Santa and childhood friends all live together in a magic land called FaceBook and this is an excellent place to send them wishes and letters etc. Some elf will read that mail. I sent similar “seasonal greetings” to my baby brothers, family members from whom I am estranged by my choice (altho admittedly the feeling is a little mutual in some cases… I’m too commie, pagan, political, pro-sex, profanity-loving, unapologetic fat dyke for them.) because of their lifestyle choices (narrow, gated-community, white-christian, white-bread, self-hating, drink the koolaid, diet-bragging consumers) and because of their allegiances to the truly psycho sociopaths in our gene pool.
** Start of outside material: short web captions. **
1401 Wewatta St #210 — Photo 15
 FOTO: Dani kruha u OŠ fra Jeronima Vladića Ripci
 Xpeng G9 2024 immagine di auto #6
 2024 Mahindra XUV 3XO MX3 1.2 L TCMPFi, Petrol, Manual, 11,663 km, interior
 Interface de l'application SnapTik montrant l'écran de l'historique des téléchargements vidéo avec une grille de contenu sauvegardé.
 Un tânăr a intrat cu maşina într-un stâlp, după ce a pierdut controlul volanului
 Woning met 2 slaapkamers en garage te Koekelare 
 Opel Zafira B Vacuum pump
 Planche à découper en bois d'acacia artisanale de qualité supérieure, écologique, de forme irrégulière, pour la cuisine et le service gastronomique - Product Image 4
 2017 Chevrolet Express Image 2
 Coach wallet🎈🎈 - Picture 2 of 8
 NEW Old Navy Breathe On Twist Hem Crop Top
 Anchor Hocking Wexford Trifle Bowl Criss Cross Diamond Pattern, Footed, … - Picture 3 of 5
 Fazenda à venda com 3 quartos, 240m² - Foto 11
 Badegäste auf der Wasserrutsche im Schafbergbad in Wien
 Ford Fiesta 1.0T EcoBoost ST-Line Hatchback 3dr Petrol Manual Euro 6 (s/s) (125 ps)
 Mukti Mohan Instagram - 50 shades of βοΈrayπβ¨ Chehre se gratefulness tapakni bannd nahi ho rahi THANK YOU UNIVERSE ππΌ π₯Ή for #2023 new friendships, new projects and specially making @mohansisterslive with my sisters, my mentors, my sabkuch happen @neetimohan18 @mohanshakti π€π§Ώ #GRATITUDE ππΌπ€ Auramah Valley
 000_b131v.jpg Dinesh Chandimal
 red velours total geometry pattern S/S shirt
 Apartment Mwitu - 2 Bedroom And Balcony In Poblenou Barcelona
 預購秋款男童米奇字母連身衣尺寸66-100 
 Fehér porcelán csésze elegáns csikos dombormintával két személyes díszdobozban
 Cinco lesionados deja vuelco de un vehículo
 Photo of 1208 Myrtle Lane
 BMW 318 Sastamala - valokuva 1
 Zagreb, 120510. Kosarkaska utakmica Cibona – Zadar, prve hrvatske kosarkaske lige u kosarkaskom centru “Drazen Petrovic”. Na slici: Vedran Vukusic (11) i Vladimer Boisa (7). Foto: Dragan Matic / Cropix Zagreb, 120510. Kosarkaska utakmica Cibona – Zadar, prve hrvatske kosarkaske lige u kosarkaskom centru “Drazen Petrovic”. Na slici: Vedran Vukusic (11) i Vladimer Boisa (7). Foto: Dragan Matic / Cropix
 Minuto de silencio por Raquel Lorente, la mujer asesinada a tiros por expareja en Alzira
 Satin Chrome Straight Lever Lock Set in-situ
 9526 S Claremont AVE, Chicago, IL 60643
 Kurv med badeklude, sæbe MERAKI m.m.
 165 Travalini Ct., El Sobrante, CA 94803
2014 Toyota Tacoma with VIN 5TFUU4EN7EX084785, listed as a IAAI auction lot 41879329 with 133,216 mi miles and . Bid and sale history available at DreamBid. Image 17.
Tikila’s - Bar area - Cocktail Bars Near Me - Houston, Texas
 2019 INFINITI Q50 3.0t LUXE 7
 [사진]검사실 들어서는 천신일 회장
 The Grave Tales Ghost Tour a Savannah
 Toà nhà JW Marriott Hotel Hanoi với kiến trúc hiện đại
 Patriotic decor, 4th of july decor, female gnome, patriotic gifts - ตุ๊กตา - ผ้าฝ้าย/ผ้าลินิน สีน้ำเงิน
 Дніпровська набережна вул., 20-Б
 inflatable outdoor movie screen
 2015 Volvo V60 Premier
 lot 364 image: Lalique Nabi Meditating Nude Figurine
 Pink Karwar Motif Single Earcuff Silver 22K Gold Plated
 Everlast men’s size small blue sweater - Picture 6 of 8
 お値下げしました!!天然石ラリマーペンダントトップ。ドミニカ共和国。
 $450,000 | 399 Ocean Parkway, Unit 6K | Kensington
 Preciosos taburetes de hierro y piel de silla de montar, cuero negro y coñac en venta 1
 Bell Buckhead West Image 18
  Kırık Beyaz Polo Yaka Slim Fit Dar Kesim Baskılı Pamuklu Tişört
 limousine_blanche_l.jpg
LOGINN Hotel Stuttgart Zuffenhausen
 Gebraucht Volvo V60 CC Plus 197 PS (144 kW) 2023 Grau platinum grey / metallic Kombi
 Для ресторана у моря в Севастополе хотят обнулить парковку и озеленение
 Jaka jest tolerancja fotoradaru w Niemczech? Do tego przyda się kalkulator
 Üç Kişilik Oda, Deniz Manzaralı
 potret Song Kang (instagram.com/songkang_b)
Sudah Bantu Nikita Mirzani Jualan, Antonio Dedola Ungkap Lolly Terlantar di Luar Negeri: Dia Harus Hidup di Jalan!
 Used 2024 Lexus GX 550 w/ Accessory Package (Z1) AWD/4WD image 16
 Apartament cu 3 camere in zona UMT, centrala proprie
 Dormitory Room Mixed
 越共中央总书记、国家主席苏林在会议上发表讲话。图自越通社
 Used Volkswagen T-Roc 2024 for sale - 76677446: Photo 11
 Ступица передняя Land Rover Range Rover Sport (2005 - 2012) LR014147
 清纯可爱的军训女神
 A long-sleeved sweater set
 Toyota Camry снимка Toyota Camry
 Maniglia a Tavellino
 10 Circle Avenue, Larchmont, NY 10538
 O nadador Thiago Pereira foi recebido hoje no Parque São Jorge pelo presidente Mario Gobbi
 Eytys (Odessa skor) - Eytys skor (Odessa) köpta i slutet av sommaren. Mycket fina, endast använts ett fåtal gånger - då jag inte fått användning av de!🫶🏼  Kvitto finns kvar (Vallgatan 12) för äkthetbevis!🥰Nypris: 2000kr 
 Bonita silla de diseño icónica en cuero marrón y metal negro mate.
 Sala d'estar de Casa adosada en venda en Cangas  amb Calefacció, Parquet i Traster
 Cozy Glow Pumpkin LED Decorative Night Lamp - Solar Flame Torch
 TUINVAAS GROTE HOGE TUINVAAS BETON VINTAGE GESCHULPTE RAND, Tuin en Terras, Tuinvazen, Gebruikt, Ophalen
(Insert wave! Hi, Dad! Yes, I remember how in 1989 you came to my wedding to the woman we now called evil crazy Alice and when the priestess approached you at the wedding rehearsal and jabbed you in the chest with her finger and said “I know all your secrets” and made it clear that if it had been her choice you wouldn’t have been invited and you pulled me into the kitchen and begged me to “Just respect me until I’m dead” which I took to mean don’t tell your crimes to anyone while you were still living and could be punished, embarrassed, reap the whirlwind, whatever. My response to you then was “Take a deep breath, Dad. It isn’t all about you.” and my response now is “DUDE, YOU PROMISED TO DIE SOON IN THE 80s. You clearly plan on living forever. I never promised to keep your secrets. I don’t make promises I can’t or won’t keep. And if I am tricking, coerced or foolish enough to do so… I rescind them. Forward out of the darkness of the past, forward out of not into the abyss. Forward to fight the good fight, to win the war and build a peace to live in among veterans of the war, survivors and heroes and the resistance while the collaborators and war criminals all go off to the Hague to stand trial. Just saying. Fuck off, Dad. Now and always.)

sharpiestJust saying.

One thought on “All I want for Xmas is my two front teeth, and a ferrari, and world peace and baby tiger

  1. sent to Gerald:

    it’s Becky Averett (or someone who once was Becky Averett) I remember you so fondly and am gifting myself with my own past. I think we are all old enough to deal politely and humorously with what passionately different choices we made and believed in and currently believe in. I suspect that even if who we have become have nothing in common (I, for instance, am a fat commie pagan lesbian LOL) we have enough joy at what we have achieved, peace earned through struggle, families raised that we have some things to share. To compare. Etc. I can only hope that my reaching out to you is as much a gift to you as it is a gift I am giving myself. I heard you married Becky Barr? Children? C’mon gossip. Something must have happened in the last 30-something years. (Don’t make me start… you’ll never get a word in edge-wise. How like high school is that?!) Besides whatever you want to know about me you can learn with google and knowing what name to put in. I’m that kind of public bitch. 🙂 –fondly, G.L. Morrison

    Note to self:
    …I am keeping these here as a public record, a patchwork quilt, a potential future art project, a way to sort out how this experiment we call life is working and what were the expected results? the actual results?